--- DATA PROVIDED Enclosed Below ---

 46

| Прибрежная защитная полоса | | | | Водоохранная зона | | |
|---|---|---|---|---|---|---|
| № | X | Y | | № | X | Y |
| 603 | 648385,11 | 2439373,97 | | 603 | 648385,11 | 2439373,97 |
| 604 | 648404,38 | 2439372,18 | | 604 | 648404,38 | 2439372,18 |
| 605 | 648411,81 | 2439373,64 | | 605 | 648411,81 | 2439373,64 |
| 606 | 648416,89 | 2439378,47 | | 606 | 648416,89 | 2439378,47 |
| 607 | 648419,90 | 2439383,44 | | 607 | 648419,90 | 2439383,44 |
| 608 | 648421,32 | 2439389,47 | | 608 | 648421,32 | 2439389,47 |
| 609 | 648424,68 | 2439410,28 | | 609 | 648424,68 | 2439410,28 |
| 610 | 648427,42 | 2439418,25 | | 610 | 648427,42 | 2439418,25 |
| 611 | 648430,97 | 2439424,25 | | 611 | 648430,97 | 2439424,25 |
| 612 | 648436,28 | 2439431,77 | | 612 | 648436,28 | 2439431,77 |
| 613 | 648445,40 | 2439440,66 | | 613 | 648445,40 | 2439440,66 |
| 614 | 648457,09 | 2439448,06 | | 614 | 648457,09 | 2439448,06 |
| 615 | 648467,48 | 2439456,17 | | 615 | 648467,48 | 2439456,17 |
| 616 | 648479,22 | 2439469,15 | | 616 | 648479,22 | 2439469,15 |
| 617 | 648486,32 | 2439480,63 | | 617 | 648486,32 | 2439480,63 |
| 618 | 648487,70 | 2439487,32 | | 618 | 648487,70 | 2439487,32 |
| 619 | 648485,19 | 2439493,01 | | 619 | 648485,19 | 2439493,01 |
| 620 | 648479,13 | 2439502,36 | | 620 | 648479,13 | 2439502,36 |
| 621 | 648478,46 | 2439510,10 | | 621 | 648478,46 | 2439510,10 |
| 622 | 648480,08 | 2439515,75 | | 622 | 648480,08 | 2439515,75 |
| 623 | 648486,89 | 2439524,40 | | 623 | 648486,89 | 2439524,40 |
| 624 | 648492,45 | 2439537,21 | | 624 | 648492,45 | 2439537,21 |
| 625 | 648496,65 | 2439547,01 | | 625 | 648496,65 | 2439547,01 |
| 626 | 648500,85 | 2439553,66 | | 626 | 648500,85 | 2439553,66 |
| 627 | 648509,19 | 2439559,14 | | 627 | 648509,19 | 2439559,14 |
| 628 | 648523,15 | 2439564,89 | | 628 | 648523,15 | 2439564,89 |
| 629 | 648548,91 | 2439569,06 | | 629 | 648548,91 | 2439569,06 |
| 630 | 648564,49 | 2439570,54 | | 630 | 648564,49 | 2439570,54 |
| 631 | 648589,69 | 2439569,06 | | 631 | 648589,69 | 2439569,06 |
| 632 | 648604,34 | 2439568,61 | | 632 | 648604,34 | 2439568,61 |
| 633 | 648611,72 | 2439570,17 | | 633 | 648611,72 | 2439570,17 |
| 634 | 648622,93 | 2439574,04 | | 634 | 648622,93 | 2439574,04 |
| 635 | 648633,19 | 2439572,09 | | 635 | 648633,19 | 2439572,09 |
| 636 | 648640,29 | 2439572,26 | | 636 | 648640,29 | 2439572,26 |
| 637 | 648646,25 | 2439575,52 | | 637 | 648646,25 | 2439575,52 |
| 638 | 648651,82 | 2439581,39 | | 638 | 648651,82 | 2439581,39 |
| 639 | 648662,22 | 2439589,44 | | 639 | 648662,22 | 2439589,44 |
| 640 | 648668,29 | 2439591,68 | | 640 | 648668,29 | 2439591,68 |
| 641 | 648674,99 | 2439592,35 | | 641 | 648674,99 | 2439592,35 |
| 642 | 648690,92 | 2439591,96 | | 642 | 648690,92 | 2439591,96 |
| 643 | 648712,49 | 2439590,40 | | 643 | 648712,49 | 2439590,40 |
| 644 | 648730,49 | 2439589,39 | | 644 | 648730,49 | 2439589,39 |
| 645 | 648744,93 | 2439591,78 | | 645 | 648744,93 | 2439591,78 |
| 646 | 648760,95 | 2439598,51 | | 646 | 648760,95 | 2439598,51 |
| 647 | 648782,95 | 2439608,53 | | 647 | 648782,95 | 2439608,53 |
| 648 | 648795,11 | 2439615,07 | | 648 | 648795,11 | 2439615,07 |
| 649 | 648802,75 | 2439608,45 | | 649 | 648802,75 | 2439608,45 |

--- End of Enclosed DATA PROVIDED ---

Write out each record again, keeping every word as it is.

RESULT OF THIS EXERCISE
 46

| Прибрежная защитная полоса | | | | Водоохранная зона | | |
|---|---|---|---|---|---|---|
| № | X | Y | | № | X | Y |
| 603 | 648385,11 | 2439373,97 | | 603 | 648385,11 | 2439373,97 |
| 604 | 648404,38 | 2439372,18 | | 604 | 648404,38 | 2439372,18 |
| 605 | 648411,81 | 2439373,64 | | 605 | 648411,81 | 2439373,64 |
| 606 | 648416,89 | 2439378,47 | | 606 | 648416,89 | 2439378,47 |
| 607 | 648419,90 | 2439383,44 | | 607 | 648419,90 | 2439383,44 |
| 608 | 648421,32 | 2439389,47 | | 608 | 648421,32 | 2439389,47 |
| 609 | 648424,68 | 2439410,28 | | 609 | 648424,68 | 2439410,28 |
| 610 | 648427,42 | 2439418,25 | | 610 | 648427,42 | 2439418,25 |
| 611 | 648430,97 | 2439424,25 | | 611 | 648430,97 | 2439424,25 |
| 612 | 648436,28 | 2439431,77 | | 612 | 648436,28 | 2439431,77 |
| 613 | 648445,40 | 2439440,66 | | 613 | 648445,40 | 2439440,66 |
| 614 | 648457,09 | 2439448,06 | | 614 | 648457,09 | 2439448,06 |
| 615 | 648467,48 | 2439456,17 | | 615 | 648467,48 | 2439456,17 |
| 616 | 648479,22 | 2439469,15 | | 616 | 648479,22 | 2439469,15 |
| 617 | 648486,32 | 2439480,63 | | 617 | 648486,32 | 2439480,63 |
| 618 | 648487,70 | 2439487,32 | | 618 | 648487,70 | 2439487,32 |
| 619 | 648485,19 | 2439493,01 | | 619 | 648485,19 | 2439493,01 |
| 620 | 648479,13 | 2439502,36 | | 620 | 648479,13 | 2439502,36 |
| 621 | 648478,46 | 2439510,10 | | 621 | 648478,46 | 2439510,10 |
| 622 | 648480,08 | 2439515,75 | | 622 | 648480,08 | 2439515,75 |
| 623 | 648486,89 | 2439524,40 | | 623 | 648486,89 | 2439524,40 |
| 624 | 648492,45 | 2439537,21 | | 624 | 648492,45 | 2439537,21 |
| 625 | 648496,65 | 2439547,01 | | 625 | 648496,65 | 2439547,01 |
| 626 | 648500,85 | 2439553,66 | | 626 | 648500,85 | 2439553,66 |
| 627 | 648509,19 | 2439559,14 | | 627 | 648509,19 | 2439559,14 |
| 628 | 648523,15 | 2439564,89 | | 628 | 648523,15 | 2439564,89 |
| 629 | 648548,91 | 2439569,06 | | 629 | 648548,91 | 2439569,06 |
| 630 | 648564,49 | 2439570,54 | | 630 | 648564,49 | 2439570,54 |
| 631 | 648589,69 | 2439569,06 | | 631 | 648589,69 | 2439569,06 |
| 632 | 648604,34 | 2439568,61 | | 632 | 648604,34 | 2439568,61 |
| 633 | 648611,72 | 2439570,17 | | 633 | 648611,72 | 2439570,17 |
| 634 | 648622,93 | 2439574,04 | | 634 | 648622,93 | 2439574,04 |
| 635 | 648633,19 | 2439572,09 | | 635 | 648633,19 | 2439572,09 |
| 636 | 648640,29 | 2439572,26 | | 636 | 648640,29 | 2439572,26 |
| 637 | 648646,25 | 2439575,52 | | 637 | 648646,25 | 2439575,52 |
| 638 | 648651,82 | 2439581,39 | | 638 | 648651,82 | 2439581,39 |
| 639 | 648662,22 | 2439589,44 | | 639 | 648662,22 | 2439589,44 |
| 640 | 648668,29 | 2439591,68 | | 640 | 648668,29 | 2439591,68 |
| 641 | 648674,99 | 2439592,35 | | 641 | 648674,99 | 2439592,35 |
| 642 | 648690,92 | 2439591,96 | | 642 | 648690,92 | 2439591,96 |
| 643 | 648712,49 | 2439590,40 | | 643 | 648712,49 | 2439590,40 |
| 644 | 648730,49 | 2439589,39 | | 644 | 648730,49 | 2439589,39 |
| 645 | 648744,93 | 2439591,78 | | 645 | 648744,93 | 2439591,78 |
| 646 | 648760,95 | 2439598,51 | | 646 | 648760,95 | 2439598,51 |
| 647 | 648782,95 | 2439608,53 | | 647 | 648782,95 | 2439608,53 |
| 648 | 648795,11 | 2439615,07 | | 648 | 648795,11 | 2439615,07 |
| 649 | 648802,75 | 2439608,45 | | 649 | 648802,75 | 2439608,45 |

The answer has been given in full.